Tamar Guimarães nasceu em Belo Horizonte, Brasil, 1967. Vive e trabalha em Copenhague, na Dinamarca.

A obra de Tamar se baseia em pesquisa histórica e frequentemente incorpora materiais encontrados, tais como fotos, textos, documentos e objetos para questionar as narrativas dominantes do modernismo. O reprocessamento desta matéria-prima produz narrativas de natureza híbrida entre o documentário, o ensaio e a ficção. A artista investiga a maneira como relações sociais de raça, classe e trabalho se manifestam em produtos culturais distintos, pertinentes à arquitetura, à literatura religiosa ou à dança, por exemplo. Exposições recentes do artista incluem a 55º Bienal de Veneza e a 56º Bienal de Veneza, a 31º de Bienal de São Paulo, a 29 Bienal de São Paulo; The Insides Are on the Outside, na Casa de Vidro Lina Bo Bardi, São Paulo, Sin Motivo aparente no Centro de Arte Dos de Mayo, Madrid, Espanha, Better Homes, Sculpture Center, Long Island City, EUA, Ambiguacões, Centro Cultural Banco do Brasil, Rio de Janeiro, entre outros.
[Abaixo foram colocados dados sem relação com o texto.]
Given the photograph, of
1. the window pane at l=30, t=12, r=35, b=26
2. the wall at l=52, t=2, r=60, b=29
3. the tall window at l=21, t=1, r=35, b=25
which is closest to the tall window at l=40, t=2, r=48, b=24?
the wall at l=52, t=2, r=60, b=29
A família do Capitão Gervásio | Tamar Guimarães/Kasper Akhøj | 2013
Filme 35 mm convertido em vídeo digital HD| 14’00’’

A Família do Capitão Gervásio foi filmado em vários locais no Brasil - a milhares de quilômetros um do outro - mas gira em torno de uma comunidade espírita de Palmelo, uma pequena cidade empoeirada de 2000 habitantes, no interior de Goiás (Brasil). Metade dos habitantes da cidade são médiuns psíquicos que trabalham como professores e funcionários públicos e participam diariamente de rituais comunitários de cura psíquica. Segundo os membros dessa comunidade, espíritos podem intervir, ensinar e transformar o mundo material. Os Espíritas de Palmelo praticam o que é conhecido como “cadeia magnética”, um legado do médico alemão Franz Mesmer, do fundador do Espiritismo Allan Kardec, e do botânico francês François Deleuze. Em Palmelo, a cadeia magnética é utilizado para o tratamento de várias formas de doença, inclusive as psiquiátricas. O subtexto do filme é indicativo de como essas práticas entram em conflito com os movimentos oficiais de sanidade mental e os códigos de “loucura” infligidos pela modernização.

Canoas | 2006
HDV / 35mm film, dolby digital | 12’

Canoas é um curta-metragem em 16 milímetros sobre os preparativos para um coquetel na Casa das Canoas - a casa que Oscar Niemeyer construiu para si no início dos anos 50. De acordo com Richard J. Williams, durante a presidência de Juscelino Kubitcheck, a Casa das Canoas foi uma parte crítica da infra-estrutura cultural do Rio, proporcionando um ambiente frequentado regularmente por dignitários e intelectuais. A carga erótica da casa era, sem dúvida, mais imaginária do que real, mas contribuiu - junto com as praias, a pavimentação de Copacabana e a genuinamente desinibida folia do Carnaval - para o mito do Brasil como um paraíso erótico. (...) Uma casa modernista neste cenário supera qualquer previsão dos Modernistas Europeus. Longe de ser uma “máquina de morar”, é veículo para uma profusão de prazer orgiástico.